How to complete this task:
Using the data that follows, give again word for word the lines between the one holding "Carne mechada con concha de plátano" and the one holding "Csontkollekció, régi negatívról", inclusive. Omit the pictures.

Data for review:

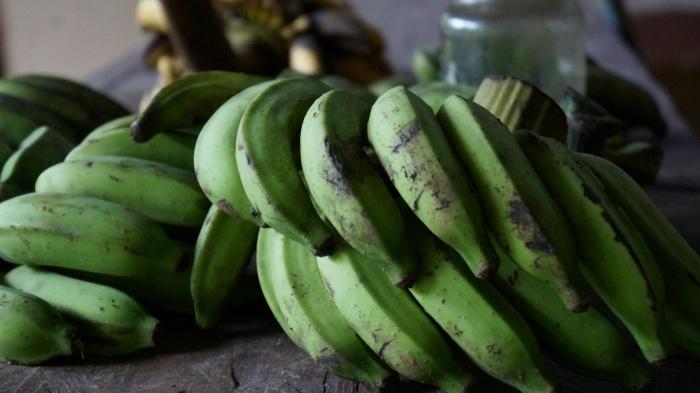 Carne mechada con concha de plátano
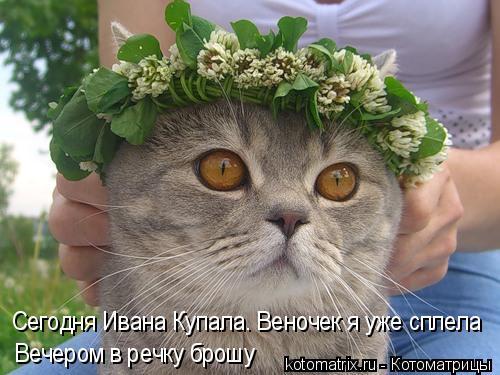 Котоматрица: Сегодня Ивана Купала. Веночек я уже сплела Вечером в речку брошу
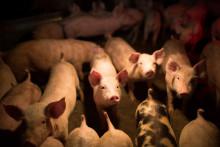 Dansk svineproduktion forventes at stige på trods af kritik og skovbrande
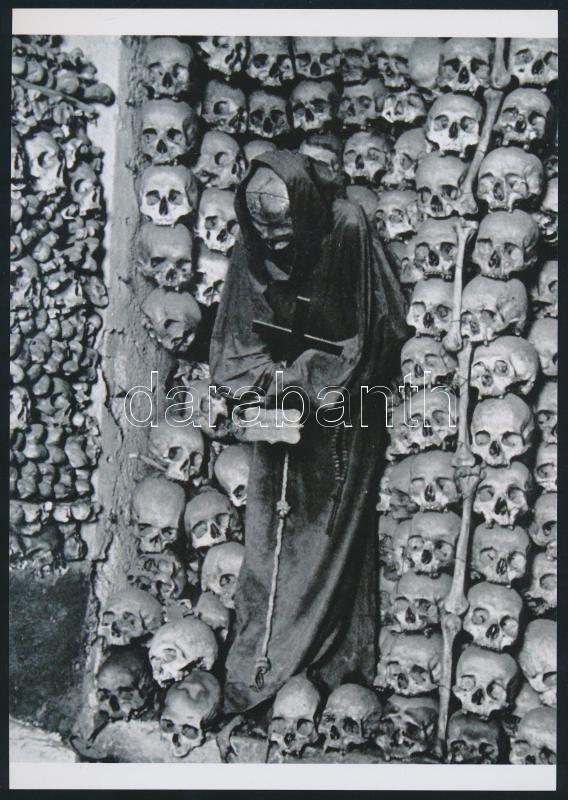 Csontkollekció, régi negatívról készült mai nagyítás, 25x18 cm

==

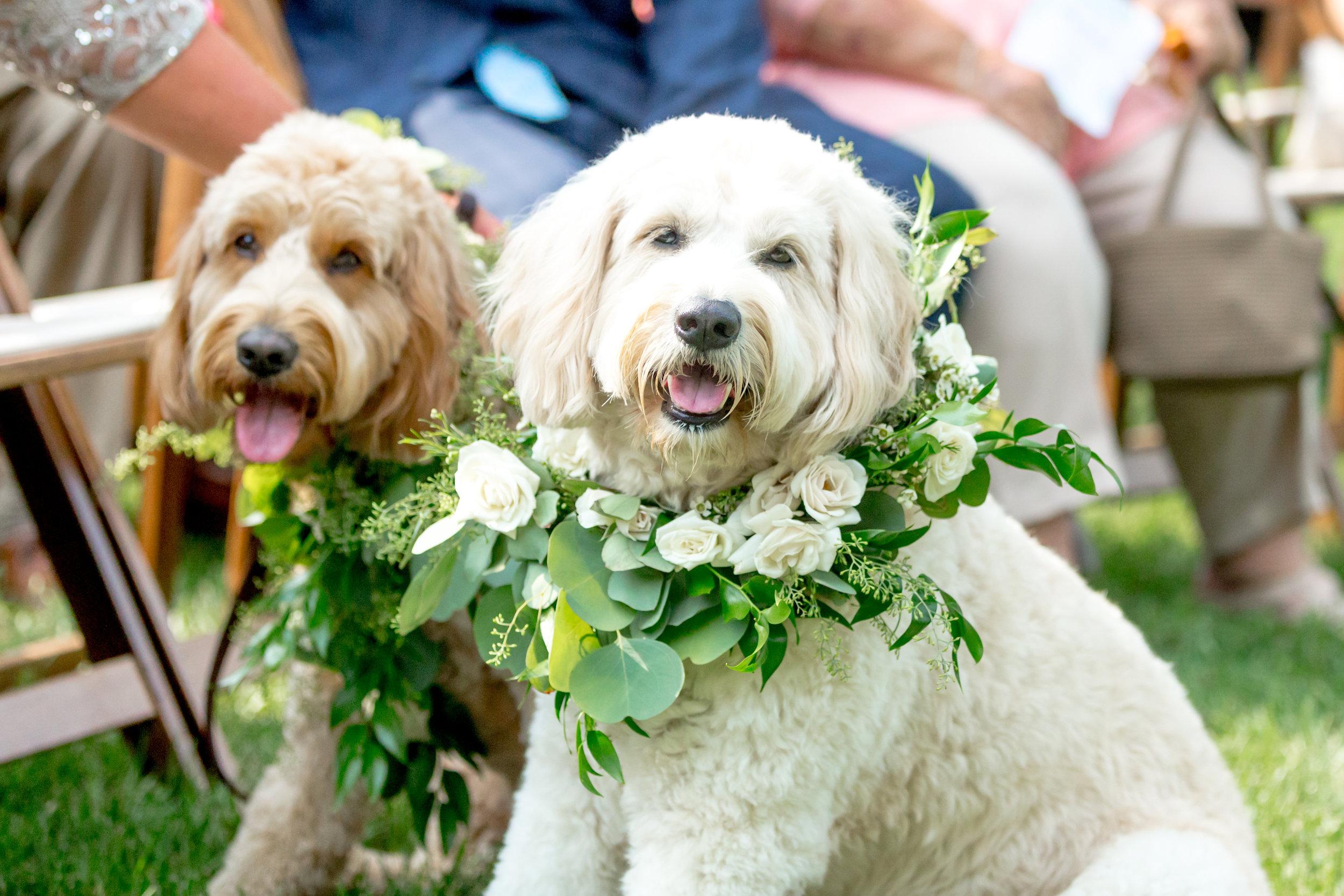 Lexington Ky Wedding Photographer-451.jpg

Result:
 Carne mechada con concha de plátano
 Котоматрица: Сегодня Ивана Купала. Веночек я уже сплела Вечером в речку брошу
 Dansk svineproduktion forventes at stige på trods af kritik og skovbrande
 Csontkollekció, régi negatívról készült mai nagyítás, 25x18 cm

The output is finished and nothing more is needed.